--- Start Quoted passage ---

June 24, 1964 - Attorney General Robert F. Kennedy told a delegation from the NAACP today that the Government could not take preventive police action in racially troubled Mississippi.

He told the delegation, headed by Roy Wilkins (left), executive secretary of the NAACP, that he had considerably augmented the force of FBI agents in Mississippi. But, he added, police action cannot be taken under the Federal-state relationship.

Developments in Mississippi pushed all other considerations aside at the association’s 55th annual convention.

A leadership delegation headed by Wilkins conferred for more than an hour with the Attorney General, and then a group of about 1,800 delegates walked to the Justice Department.

There they marched past the Attorney General, who appeared with Mrs. Myrlie Evers and the leadership delegation. Mrs. Evers is the widow of Medgar Evers, the NAACP Mississippi state secretary who was assassinated last year.

--- End Quoted passage ---
--- Start Given records ---

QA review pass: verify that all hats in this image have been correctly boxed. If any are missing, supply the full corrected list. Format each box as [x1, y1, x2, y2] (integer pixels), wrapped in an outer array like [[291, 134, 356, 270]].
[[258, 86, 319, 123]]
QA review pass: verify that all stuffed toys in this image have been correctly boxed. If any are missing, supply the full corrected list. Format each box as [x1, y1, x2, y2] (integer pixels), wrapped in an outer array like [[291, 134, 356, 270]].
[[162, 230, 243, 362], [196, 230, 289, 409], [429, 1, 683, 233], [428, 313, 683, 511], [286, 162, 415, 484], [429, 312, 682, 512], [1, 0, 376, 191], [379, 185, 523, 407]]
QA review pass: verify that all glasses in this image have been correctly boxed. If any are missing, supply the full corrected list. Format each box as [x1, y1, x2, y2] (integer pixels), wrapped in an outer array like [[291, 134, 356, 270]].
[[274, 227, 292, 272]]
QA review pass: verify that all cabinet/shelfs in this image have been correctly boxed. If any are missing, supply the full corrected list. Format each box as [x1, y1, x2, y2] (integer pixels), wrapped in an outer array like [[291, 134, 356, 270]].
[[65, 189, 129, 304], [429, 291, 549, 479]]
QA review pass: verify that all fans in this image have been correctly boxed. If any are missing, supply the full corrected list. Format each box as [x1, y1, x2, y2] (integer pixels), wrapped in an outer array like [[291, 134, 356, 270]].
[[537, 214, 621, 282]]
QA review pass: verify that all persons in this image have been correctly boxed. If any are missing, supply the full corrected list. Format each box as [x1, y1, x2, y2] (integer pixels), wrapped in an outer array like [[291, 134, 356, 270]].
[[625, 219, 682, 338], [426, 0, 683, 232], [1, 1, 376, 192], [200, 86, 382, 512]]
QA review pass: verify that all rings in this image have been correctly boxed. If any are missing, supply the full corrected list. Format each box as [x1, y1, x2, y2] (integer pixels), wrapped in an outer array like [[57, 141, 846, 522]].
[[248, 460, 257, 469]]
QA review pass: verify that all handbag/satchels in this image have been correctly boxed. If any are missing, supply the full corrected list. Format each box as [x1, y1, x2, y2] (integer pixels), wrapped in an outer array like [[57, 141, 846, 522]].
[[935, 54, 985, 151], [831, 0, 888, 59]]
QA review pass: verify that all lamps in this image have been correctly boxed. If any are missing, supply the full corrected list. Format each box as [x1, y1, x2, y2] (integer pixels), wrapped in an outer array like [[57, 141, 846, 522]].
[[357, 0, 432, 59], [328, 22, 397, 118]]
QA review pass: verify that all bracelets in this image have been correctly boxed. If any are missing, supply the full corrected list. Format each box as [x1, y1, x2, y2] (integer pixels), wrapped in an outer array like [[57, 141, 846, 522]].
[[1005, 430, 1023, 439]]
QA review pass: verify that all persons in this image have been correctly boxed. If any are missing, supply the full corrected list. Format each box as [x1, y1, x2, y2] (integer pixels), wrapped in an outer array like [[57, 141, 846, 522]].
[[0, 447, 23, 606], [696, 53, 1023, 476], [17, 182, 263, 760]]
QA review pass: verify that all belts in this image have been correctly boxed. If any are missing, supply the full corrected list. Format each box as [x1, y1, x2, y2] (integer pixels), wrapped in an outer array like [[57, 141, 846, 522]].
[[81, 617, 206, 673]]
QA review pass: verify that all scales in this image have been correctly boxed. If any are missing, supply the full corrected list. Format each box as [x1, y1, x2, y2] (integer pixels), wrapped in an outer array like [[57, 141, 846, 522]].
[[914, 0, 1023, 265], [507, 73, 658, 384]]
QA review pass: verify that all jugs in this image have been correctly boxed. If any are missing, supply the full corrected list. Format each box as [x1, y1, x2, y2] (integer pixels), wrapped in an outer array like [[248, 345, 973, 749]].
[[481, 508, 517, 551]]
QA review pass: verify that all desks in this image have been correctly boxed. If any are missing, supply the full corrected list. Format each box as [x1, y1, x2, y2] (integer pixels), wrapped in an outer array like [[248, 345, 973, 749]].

--- End Given records ---

## Problem set:
(A) Could you extract everything in the records from the line containing "QA review pass: verify that all rings" down to the line containing "[[248, 460, 257, 469]]", including both of those lines, with nothing changed?
(B) Would you extend the news report on Robert F. Kennedy's meeting with the NAACP delegation, picking up after its final sentence?
The records are unrelated to the text.

## Answers in order:
(A)
QA review pass: verify that all rings in this image have been correctly boxed. If any are missing, supply the full corrected list. Format each box as [x1, y1, x2, y2] (integer pixels), wrapped in an outer array like [[57, 141, 846, 522]].
[[248, 460, 257, 469]]

(B)
A crowd applauded Mr. Kennedy when he emerged from the Justice Department building with Mrs. Evers. The Attorney General, Mrs. Evers, two of her children, and the NAACP delegation stood on the lower steps of the Justice Department building as the protest march began. The delegates carried signs denouncing the situation in Mississippi.

The Attorney General told the delegation that he hoped an improvement in the situation in Mississippi would result from President Johnson’s telephone conversation with Governor Paul Johnson Jr and the dispatching of Allen Dulles there in connection with the search for the missing civil rights workers.